- _Tasks to complete_
1. Quote the Wicked review word for word, from "The wait is" up to and including "this discussion later.".
2. Write the next part of the review of "Wicked: For Good," picking up right after its final sentence.

- _Document extract_
====

‘Wicked: For Good’ but not Good Enough ⭐️⭐️⭐️

The wait is finally over. The story Jon M. Chu began last November with the award-winning “Wicked,” gets its ending as the second part, “Wicked: For Good,” starts its theatrical release this weekend. As you can guess from my title, the ending isn’t good enough to justify two movies.

You might have forgotten what was happening almost exactly a year ago in that two-hour 40-minute first film. I spent time last year and this, comparing divas sing two songs from “Wicked.”  I’ve posted those videos below. Why that’s important will come into this discussion later.

Wicked

The film “Wicked,”  like the musical, begins with a scene that draws from the 1939 film, “The Wizard of Oz.” We’re in Oz and the citizens of Munchkinland are celebrating the death of the Wicked Witch of the West. Glinda (Ariana Grande) joins them. A child asks Glinda if it’s true she was once a friend of the Wicked Witch of the West, and the film flashes back.

Before becoming the Wicked Witch of the West, an oddly child was known as Elphaba (Cynthia Erivo). Although purportedly the daughter of the governor of Munchkinland (Andy Nyman) and his wife (Courtney-Mae Briggs), she’s actually the result of a fling her mother had with a traveling salesman. Born with green skin, she’s ostracized, but from childhood she has displayed telekinetic powers. Elphaba and Glinda meet when Elphaba accompanies her younger sister, Nessarose (Marissa Bode), to Shiz University. When Elphaba displays her powers, the Dean of Sorcery Studies, Madame Morrible (Michelle Yeoh), takes an interest in her and asks her to enroll. Glinda, hoping to study with Morrible, ends up sharing her private room with Elphaba. Also arriving on the first day of class is the swoon-worthy bad boy Fiyero (Jonathan Bailey). While Glinda and Elphaba swoon for Fiyero, Nessarose falls for Boq (Ethan Slater). Boq is kind, but he loves Glinda.

====

- _Dataset_
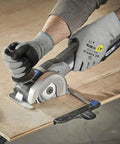Tough Cut Resistant Work Gloves ANSI A7 For High Risk Tasks With Reinforced Thumb Non Slip Grip Durable And Breathable For Woodworking And Construction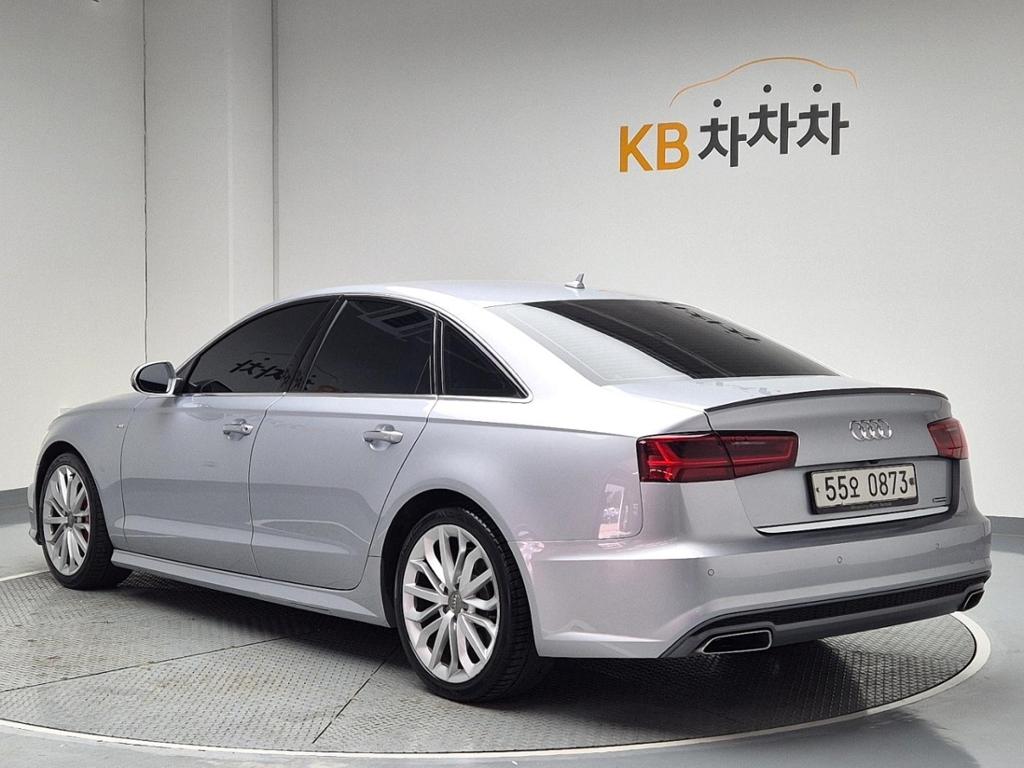 2016 AUDI A6 (4Gen) 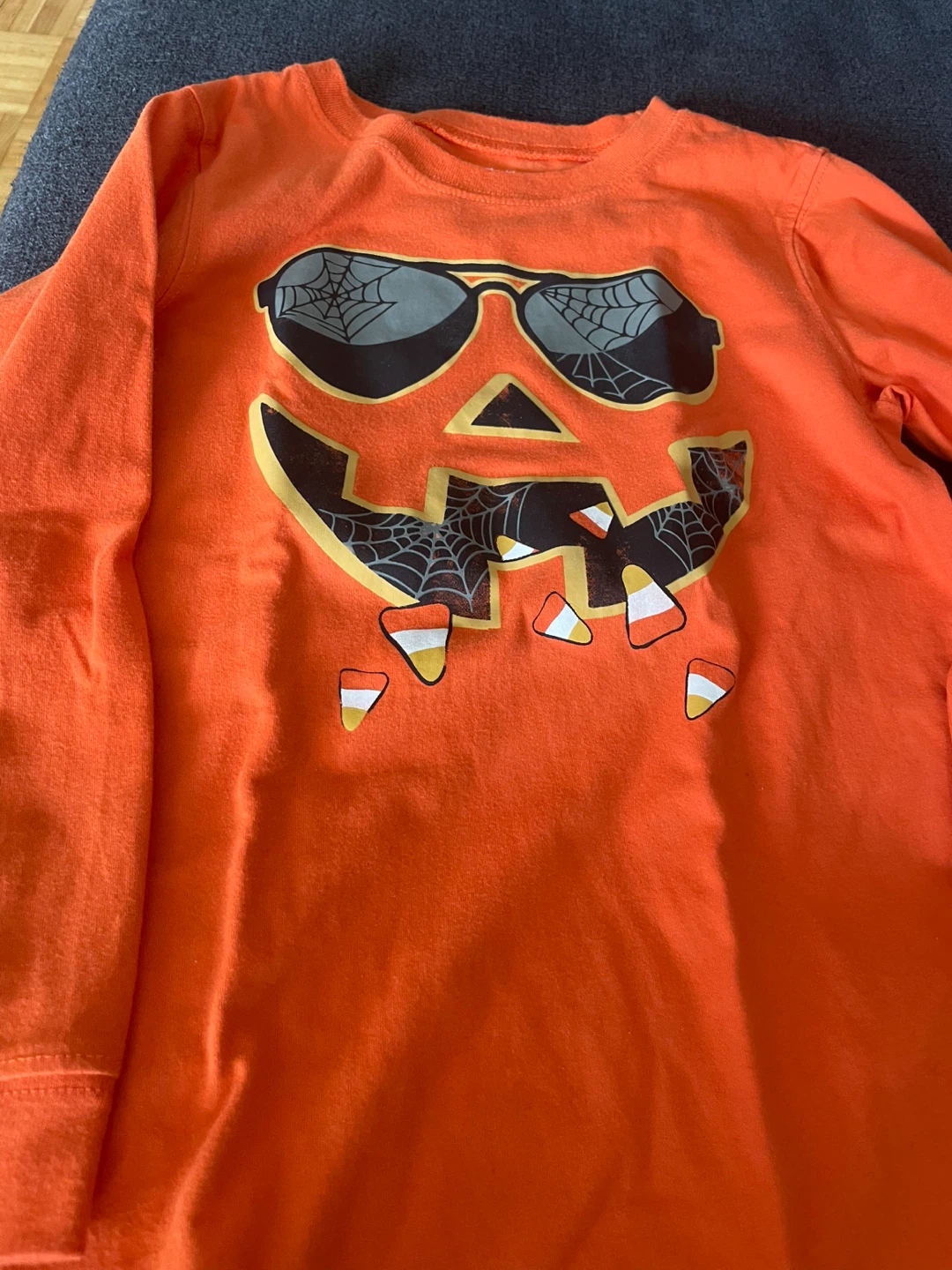 Carter's 7/7A T-Shirt and Pants Set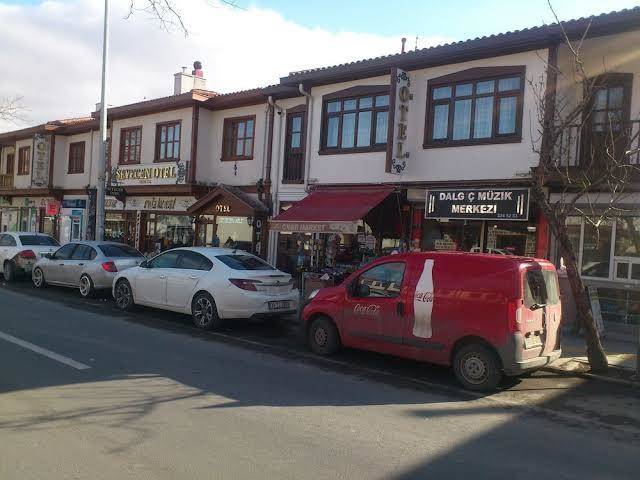 Sevecen otel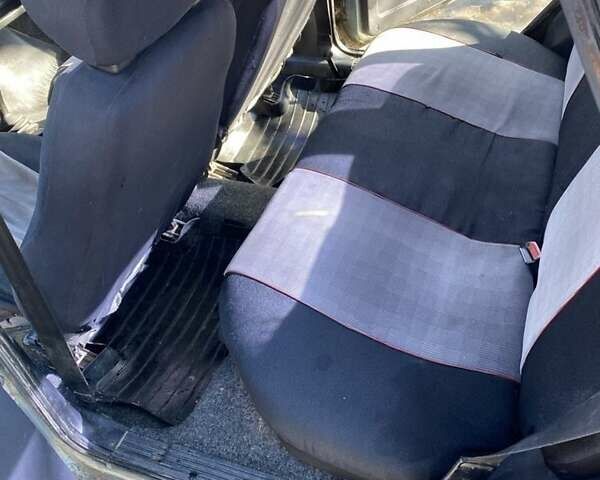 Сірий ВАЗ 2109, об'ємом двигуна 1.5 л та пробігом 244 тис. км за 1000 $, фото 3 на Automoto.ua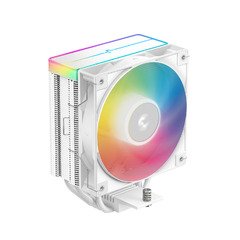 CPU Cooler AG400 White - Addressable RGB V2 - LGA1851/AM5 CPU Cooler AG400 White - Addressable RGB V2 - LGA1851/AM5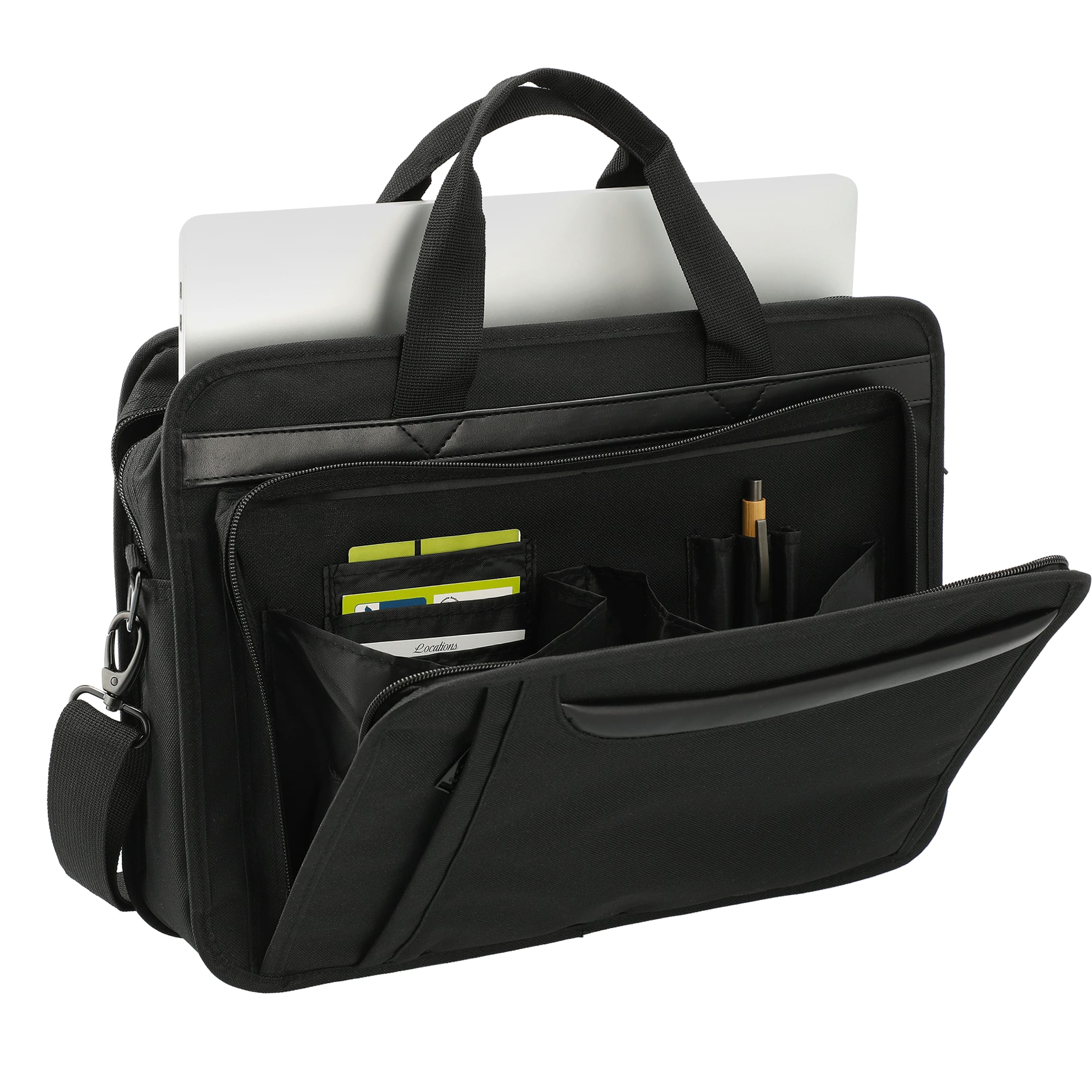 Paragon 15'' Computer Briefcase 1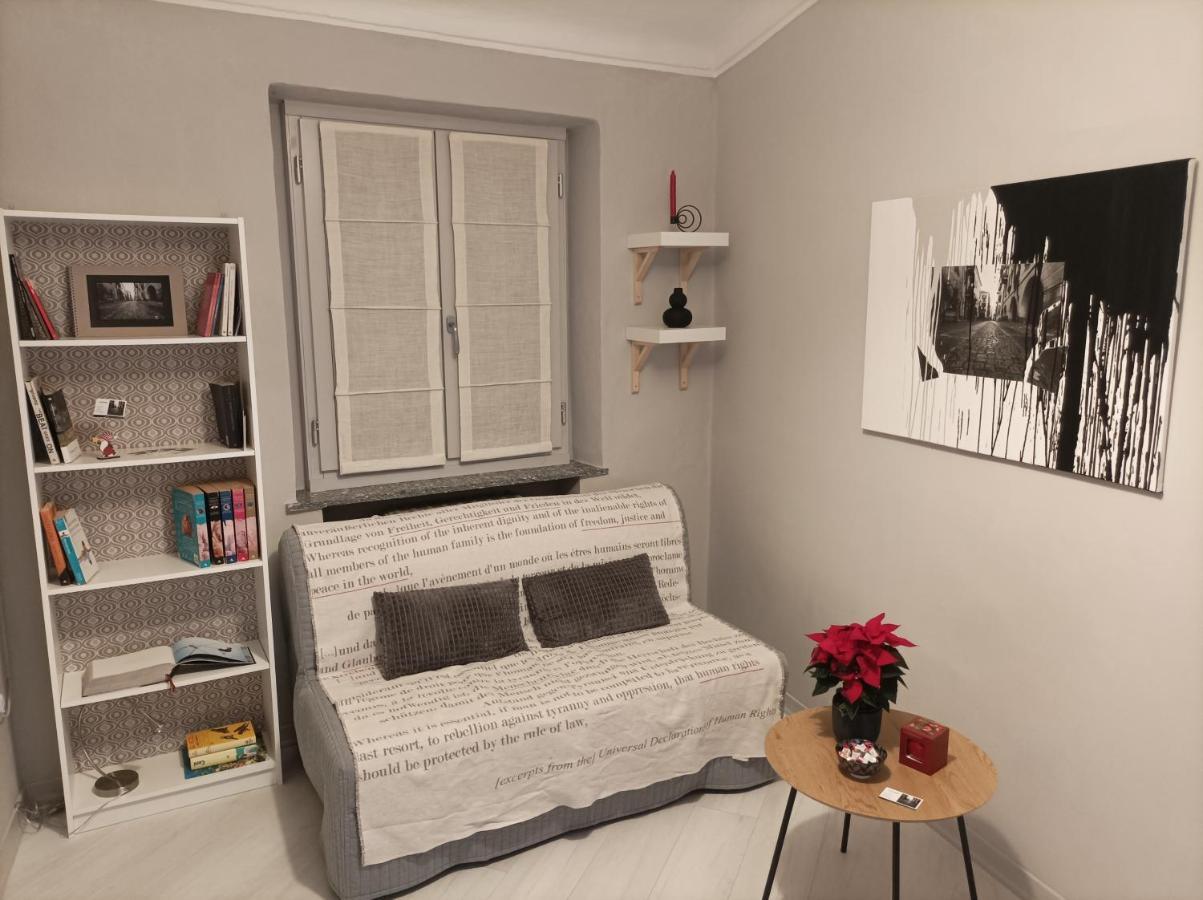 La Contrada Apartment Cuneo Luaran gambar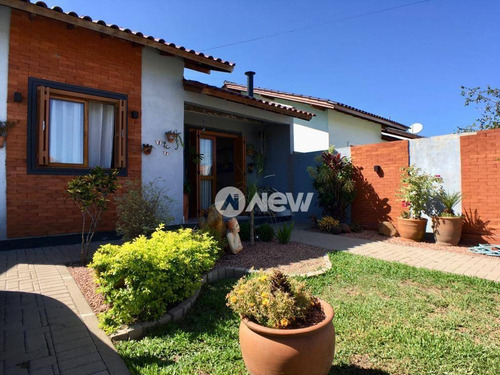 Imagem 13 de 17 de Casa Com 2 Dormitórios À Venda, 56 M² Por R$ 235.000,00 - Arroio Da Manteiga - São Leopoldo/rs - Ca3244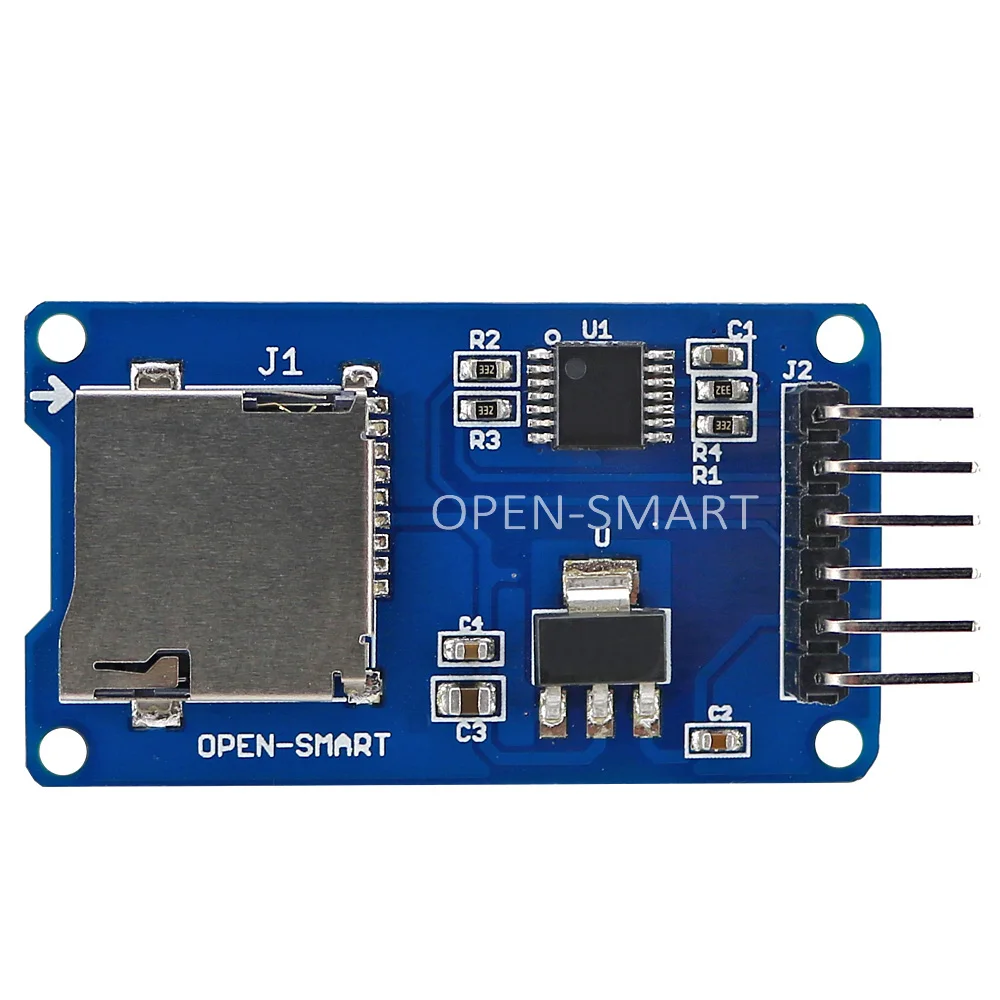 SD Open: Der ultimative Micro-SD-Modul-Test für Arduino-Projekte – Praxiserfahrung & Experten-Tipps
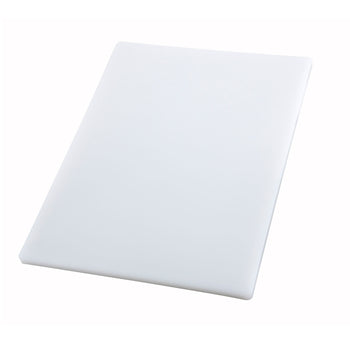 Winco CBH-1824 Cutting Board Plastic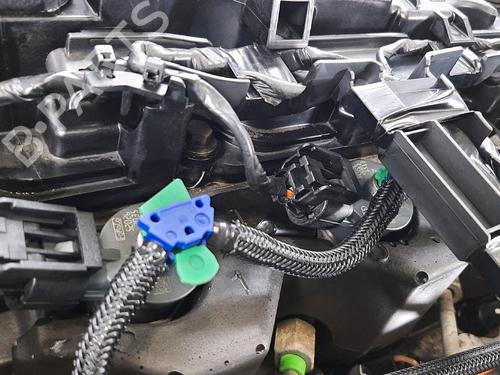 Engine FORD FIESTA VI (CB1, CCN) 1.5 TDCi | BP32006614M1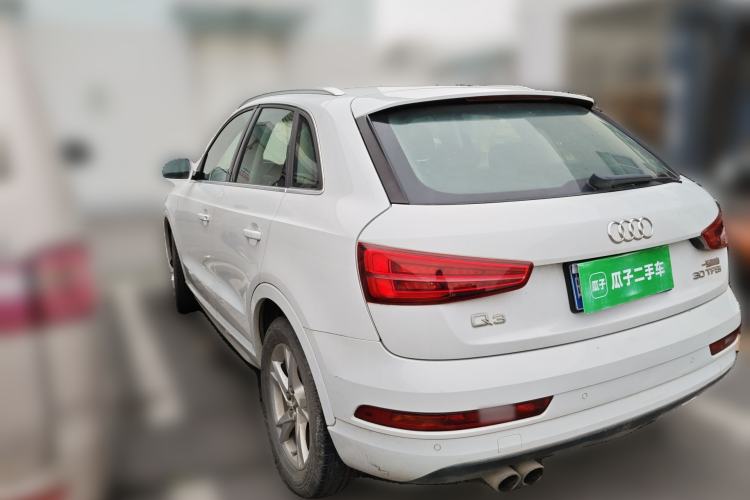 Used Audi Q3 2017 30 TFSI Fashion Model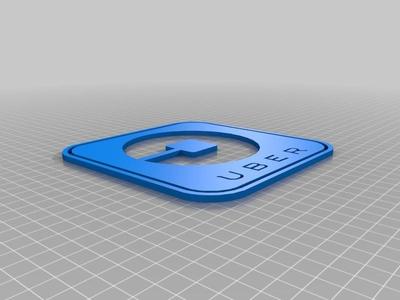 Custom Uber Light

====

- _Your written answers_
1.
The wait is finally over. The story Jon M. Chu began last November with the award-winning “Wicked,” gets its ending as the second part, “Wicked: For Good,” starts its theatrical release this weekend. As you can guess from my title, the ending isn’t good enough to justify two movies.

You might have forgotten what was happening almost exactly a year ago in that two-hour 40-minute first film. I spent time last year and this, comparing divas sing two songs from “Wicked.”  I’ve posted those videos below. Why that’s important will come into this discussion later.

2.
After some snubbing and mean girl antics, Elphaba and Glinda become friends. Through Elphaba’s insistence, Glinda is also able to study with Morrible. Elphaba is drawn to another teacher, Dr. Dillamond (voiced by Peter Dinklage but movements by Luisa Guerreiro), a goat who speaks, but is also one of the last animal professors as prejudice against animals is growing. Dillamond is eventually forced out. When his replacement Prof. Nikidik (Colin Michael Carmichael) demonstrates a new technology that prevents animals from speaking, Elphaba casts a spell, freezing all of her classmates, but Fiyero. Together Elphaba and Fiyero free lion cub used in Nikidik’s demo and release him into the forest.

News of Elphaba’s telekinetic powers reaches the Wizard of Oz and she receives an invitation to an audience. Taking Glinda with her, Elphaba and Glinda meet with the Wizard (Jeff Goldblum). Urged on by the Wizard and Morrible, Elphaba uses the Grimmerie spell book to give the Wizard’s monkey guards wings. Elphaba realizes that the Wizard and Morrible are behind the anti-animal campaign and subsequent oppression of the animals. Stealing the Grimmerie, she flees. Although Glinda follows, Glinda is too afraid to join Elphaba, who, using a spell, enchants a broom and uses it to fly away.

Glinda is taken into custody by the guards, but ends up in the company of Morrible. Fiyero leaves Shiz. Elphaba’s supposed father suffers a fatal heart attack.

Part of the problem with breaking up a musical is that you lose momentum. In form, “Wicked” as a stage musical has a strong first act with two songs that gained popularity: “Popular” and “Defying Gravity.” There is no song in the second act that rivals those two and the musical doesn’t end with a rousing chorus like “Oklahoma!” How the stage musical “Wicked” works is that you are left with the high of a defiant Elphaba flying away, leaving Galinda/Glinda behind. You have about 15 minutes to recover and then come into the scene change that takes us forward into a new situation. Elphaba, Glinda and Fiyero are no longer at Shiz University and neither is Elphaba’s sister Nessarose. They are making their futures.  Although the time jump is unspecified, the lion cub has become an adult, Fiyero has become a captain of the guards and Glinda has risen into a prominent position in Oz under the guidance of our villainess Madame Morrible. The first act runs about 1 hour and 30 minutes. Act 2 is about one hour. The total runtime is 2 hours and 45 minutes, including the intermission.

Wicked for Good

The total runtime for the film “Wicked” is 2 hours and 40 minutes; the runtime for “Wicked for Good” is 2 hours and 17 minutes.

How has the director Jon M. Chu and writers Winnie Holzman (who wrote the book for the original Broadway musical)  and Dana Fox expanded the second act? First, the original composer Stephen Schwartz wrote two new songs.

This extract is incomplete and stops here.